Um, getting alignment across, across all these teams, showing a commitment to, to dev ops, not just sort of talking about it, occasionally it's gotta be built into the way we run the business and, and seeing that unified experience and this unified engineering concept really start to shift as we bring together software development and QA testing and, and site reliability engineering and, and user experience. And we start to see these things merged together and everybody really be responsible. You've got to find your champions. It's so important to have the experts on the team on the ground, embedded in the team that are going to drive that change. You pick a lighthouse, it doesn't make sense to try and solve all this at once. Pick a lighthouse, start with one, then two, then five, pick a few services that you can apply this in your organization with your culture and achieve some success.

00:25:10

And then you can champion and highlight that success across the business and let it be a living process.
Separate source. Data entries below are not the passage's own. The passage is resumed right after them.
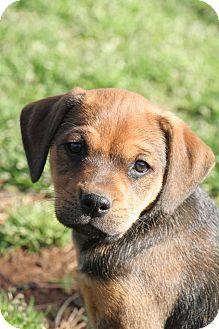 Hound (Unknown Type) Mix Puppy for adoption in Monroe, North Carolina - Betty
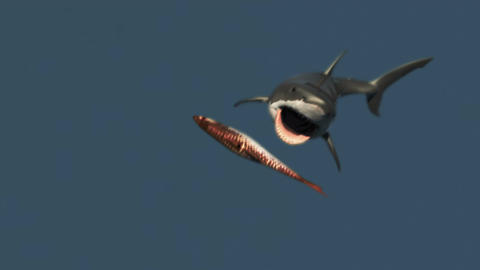 The Great White Shark Attack 2 Animation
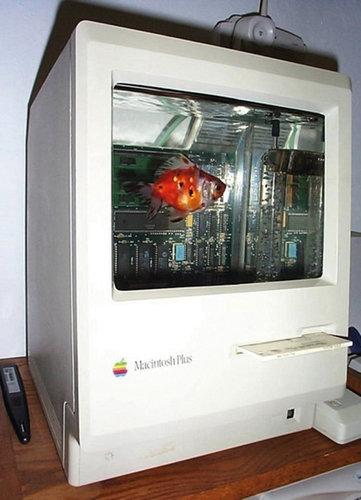 iMacと猫18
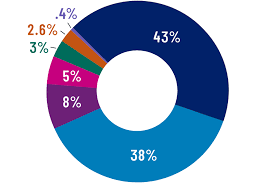 Pie Chart Of College Majors After Graduation Emory University Atlanta Ga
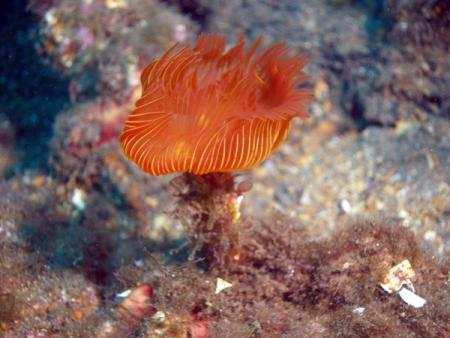 S/C Sea Anemone,Clownfish Diving,Frankreich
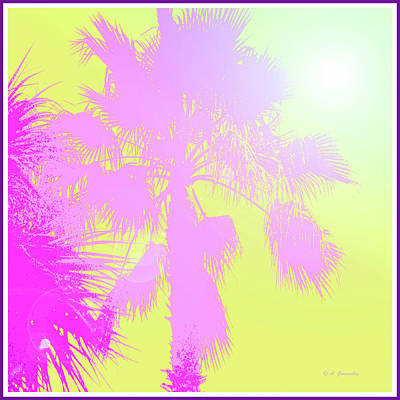 Digital Art - Tropical Sunset With Palm Tree Silhouette by A Gurmankin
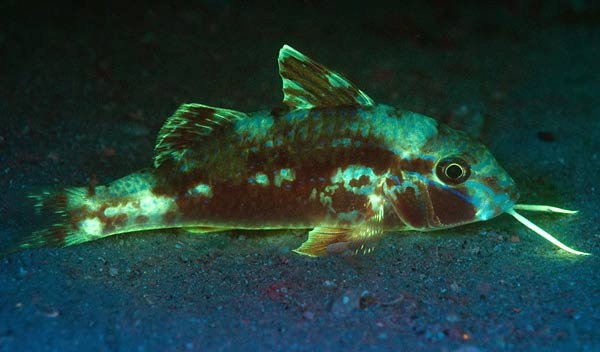 Bluestriped Goatfish, Upeneichthys lineatus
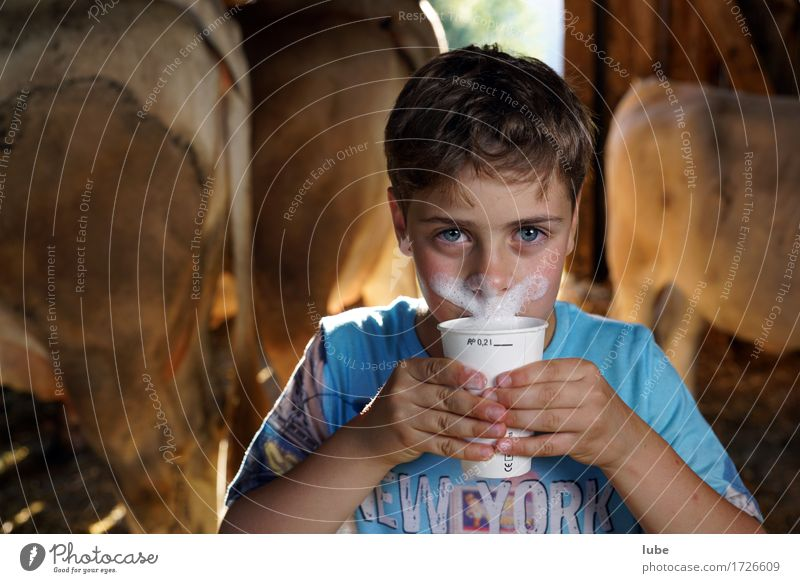 milk drinker Dairy Products Beverage Drinking Cold drink Milk Mug milk foam Cowshed Facial hair milk mug Moustache Colour photo Looking into the camera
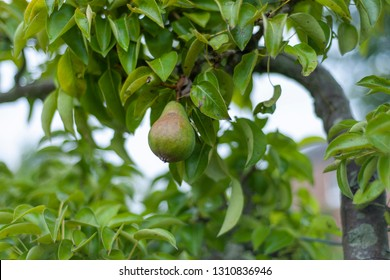 Green pear on the pear tree.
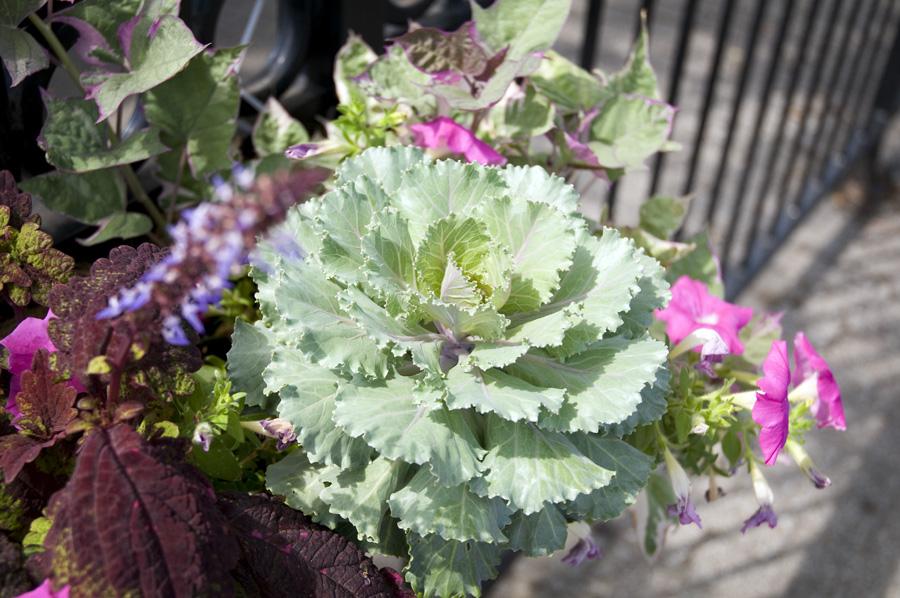 River Market Flowers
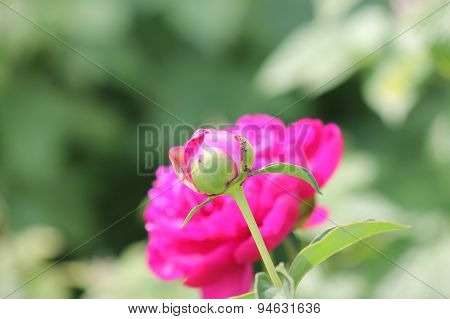 dark pink peony flower opening its petals in the sunlight. pink peony flower.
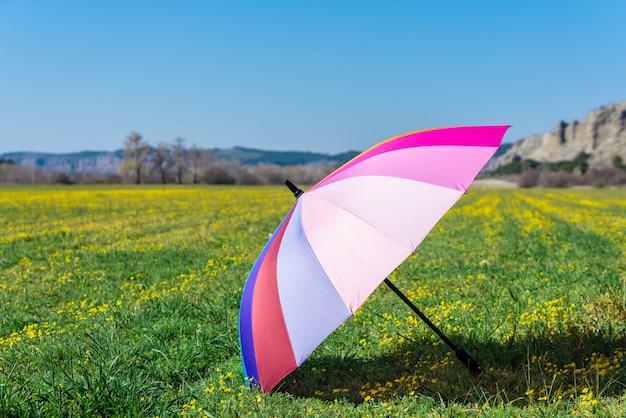 Bunter regenschirm gesetzt auf das gras an einem sonnigen tag.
It's okay if it changes and tweaks a little bit, this is, this is the beginning of a journey and it should continue and evolve. And as your, as your world, as your, as your culture grows, as your customers grow really, as, as we go through this time, this is such an interesting time that we're all in the middle of, and I think it's can be, we are fortunate that we were able to start this journey before and, and put ourselves in a really good place to, to ride out this. Um, I don't even know what we call us anymore, but to ride out this pandemic and all that goes along with it in a really successful way, but I've also reflected on what if we hadn't, what if we hadn't done this then would we do it now?

00:25:59

And I think the answer is, yes, it may be a little harder. We may have to go about it a little differently, but I think if you're not there, don't wait to start this. Shouldn't wait another year, continue or get started on your dev ops journey. And I think you'll start to, you'll see, you'll see those benefits and you'll see that value happen. So, um, so I encourage you to, to really take the time to think about it, to apply it and, and, and let it happen. So with that again, thank you for your time. Uh, wish I could be together with you in person. We'd love to connect. I will, uh, you're welcome to reach out to me and connect directly with questions or, or comments or whatever you want to add. There's always things I can learn and we can learn. Um, I will be on slack to answer questions as well for the next little bit. So I look forward to engaging and hearing from all of you and wish you luck in your dev ops journey.